The alternative scenario can be simply described as “the wheels come off.” Fixed asset investment slows dramatically, exposing a colossal misallocation of capital. Bank NPLs surge and policy makers neither recapitalize effectively nor put in place controls to deter further unwise lending. With limited capital for further stimulus, policymakers are hamstrung. Urbanization grinds to a halt. Consumer demand slows, and aspirational Chinese are forced to stay on, or move back to, the farms.

We assign a greater probability to the first scenario. Consider, for example, recent estimates by Goldman’s Jim O’Neill, who notes that achieving growth of 7% in USD nominal GDP terms through 2020, versus the 18.6% achieved annually from 2001-2011, will result in a USD13.5 trillion Chinese economy with a consumer sector worth at least USD2.1 trillion. Consider also Premier Wen’s estimate that the government has a one trillion RMB surplus on its balance sheet, and one hundred billion RMB on hand for what he called “stability and adjustment funds.” The ECB’s Mario Draghi likes to tell the markets that he has a bazooka. Premier Wen has signaled far greater firepower.

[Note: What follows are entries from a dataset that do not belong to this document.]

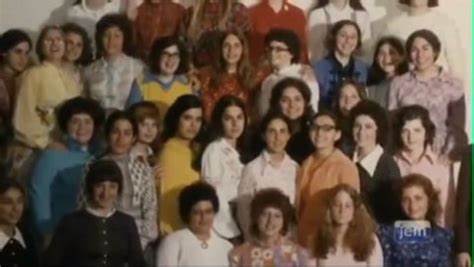 History Revealed: Discovering My Jewish Roots - Chabad.org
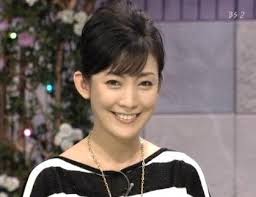 麻丘めぐみ「お宝TVデラックス」 第4回目 日本のお母さん めぐカコの ...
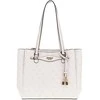 Guess Dámská kabelka HWSG9652230-WLO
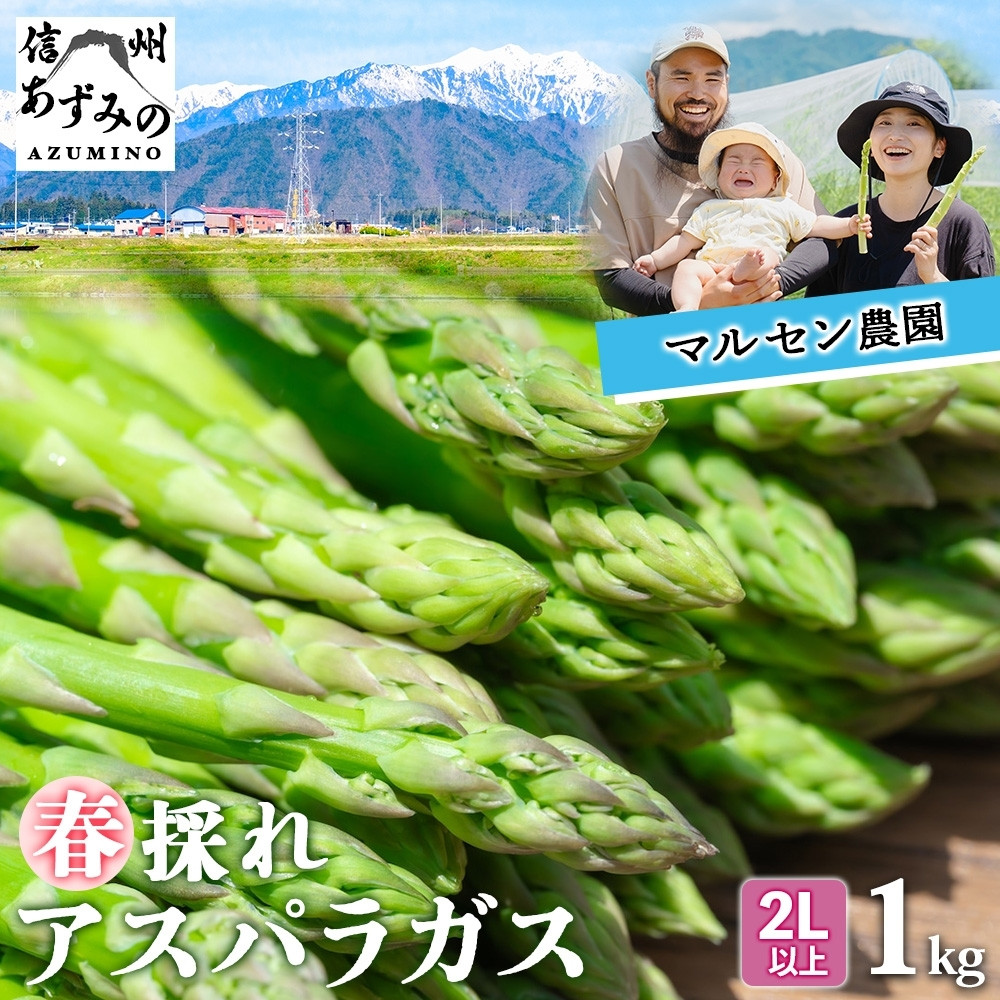 画像はイメージです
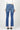 Jaxtyn Mid Rise Raw Cut Hem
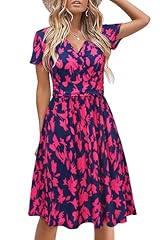 Styleword damen sommerkleid gebraucht kaufen  Wird an jeden Ort in Deutschland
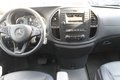 Thumbnail 7 - Mercedes-Benz Vito Tourer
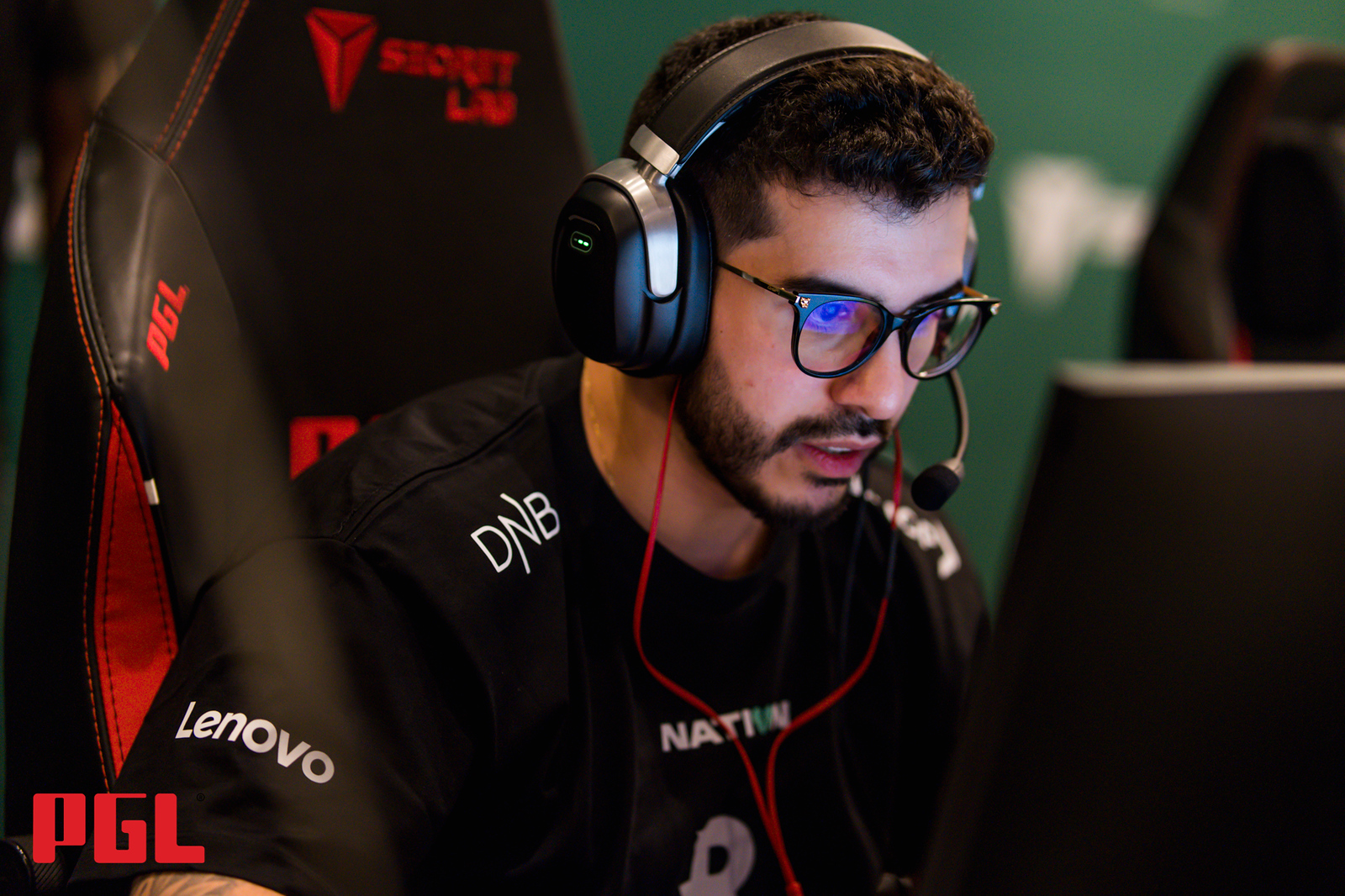 coldzera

Investors in China and Pilots in Distress

As an airplane stalls and drops toward the ground, instinct says pull up, but physics demands diving faster to gain speed and control. Investors in China are behaving like novice pilots, pulling up and out of the market when the environment demands diving deep. One explanation may be investor’s relative experience. Institutional equity shareholding is about 16% in China, versus nearly 70% in mature markets. Amongst retail investors, 85% of China’s 56 million brokerage accounts have under USD16,000 in assets, and turn over their accounts seven times annually. Additionally, only 3.3 million new accounts were opened in the first half of 2012, versus 6.6 million in 2011 and 18.8 million in 2007.

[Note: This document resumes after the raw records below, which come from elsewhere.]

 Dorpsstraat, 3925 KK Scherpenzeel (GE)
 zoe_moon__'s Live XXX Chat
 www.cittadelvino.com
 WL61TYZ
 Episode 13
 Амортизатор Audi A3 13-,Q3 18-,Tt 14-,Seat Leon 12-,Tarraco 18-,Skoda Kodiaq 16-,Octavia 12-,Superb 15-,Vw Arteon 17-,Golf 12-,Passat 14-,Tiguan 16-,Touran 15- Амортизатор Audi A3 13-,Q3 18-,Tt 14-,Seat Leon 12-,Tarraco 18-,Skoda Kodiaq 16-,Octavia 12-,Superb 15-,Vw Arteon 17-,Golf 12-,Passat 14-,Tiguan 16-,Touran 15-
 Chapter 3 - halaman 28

We believe that many Chinese businesses are likely to meet or exceed the growth rates implied at current prices, thereby warranting a deep dive. Attractive opportunities are more likely to exist today than at any time since the bursting of China’s brief 1999-2000 dot-com bubble, during which only a handful of demonstrable leaders, such as Sina, Sohu, and Netease, were funded and publicly listed. For a long while after that bubble burst, you could buy shares of these companies at a fraction of their cash on hand. The brand value of these businesses was clear and their balance sheets were debt free. Although it would have been impossible to predict that Sina would achieve a fifty-fold return over the next ten years, the investment logic behind acquiring these businesses with an attractive margin of safety was compelling. Similar opportunities have appeared again recently, but have yet to attract substantial interest.

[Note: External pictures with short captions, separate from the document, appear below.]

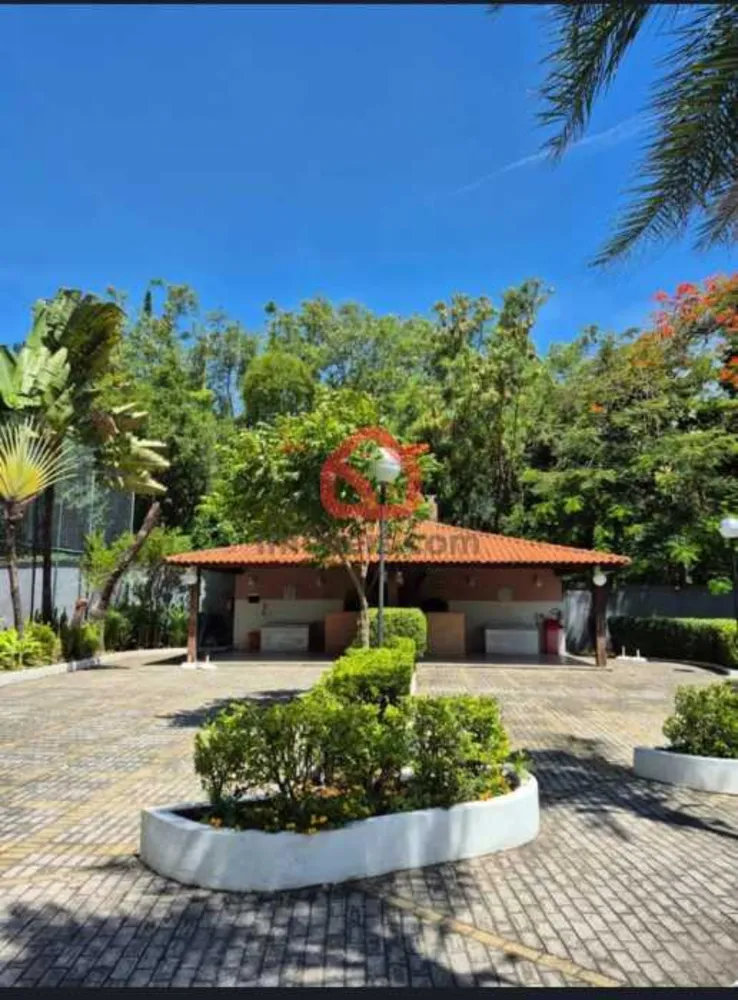 Apartamento, 2 quartos, 68 m² - Foto 16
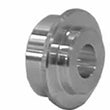 Load image into Gallery viewer, Coleman Machine Pulley Alignment Boss DS-364-B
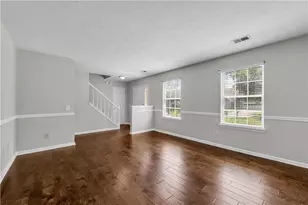 4890 Evergreen Valley Way, Alpharetta, GA 30022 - Photo 10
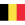Herb drużyny Belgia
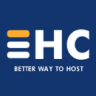 HC - HIGH PERFORMANCE CLOUD WEBSITES - Fault-Tolerant SSD Storage - from $4.99/mo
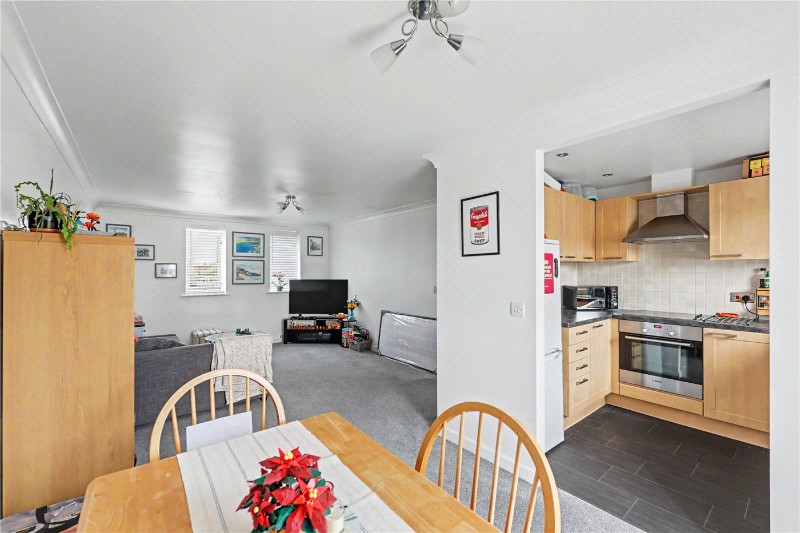 Solario Road, Costessey, Norwich, Norfolk, NR8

For investors willing to do take the plunge, there is a plethora of choice. Private equity can target 43 million private enterprises, many of which will suffer, for a time, from low profit margins, lack of capital and a scarcity of management talent, all of which can be addressed through the application of intensive operational focus – clearly our preferred strategy. We favor middle market providers of consumer products and services that deliver safe products at a price that emerging Chinese consumers can afford. For public market investors, we estimate that there are 1,069 listed companies in the consumer sector today, versus 465 in 2005, and that the market capitalization of Chinese consumer businesses has risen ten-fold over the past decade. Additionally, established domestic leaders have emerged with longer track records and lower earnings volatility, alongside expanding and emerging younger businesses with higher growth prospects but less stability.

No Time to Hide

Howard Marks of Oaktree recently said that, “The world is as uncertain as at any time in my life… [but] at the same time, market conditions tell me this isn’t a time for hiding under the bed.” In today’s market, we equate hiding under the bed with pulling up in the face of adversity, and prefer instead to dive deep. Beijing’s bicycle is likely to roll onwards. Disciplined investors with an institutionalized, process-driven approach will find good businesses at prices that reflect modest growth targets and have a reasonable probability of exceeding expectations. After maintaining balance, and with a little luck, Beijing’s bicycle may even begin to regain speed.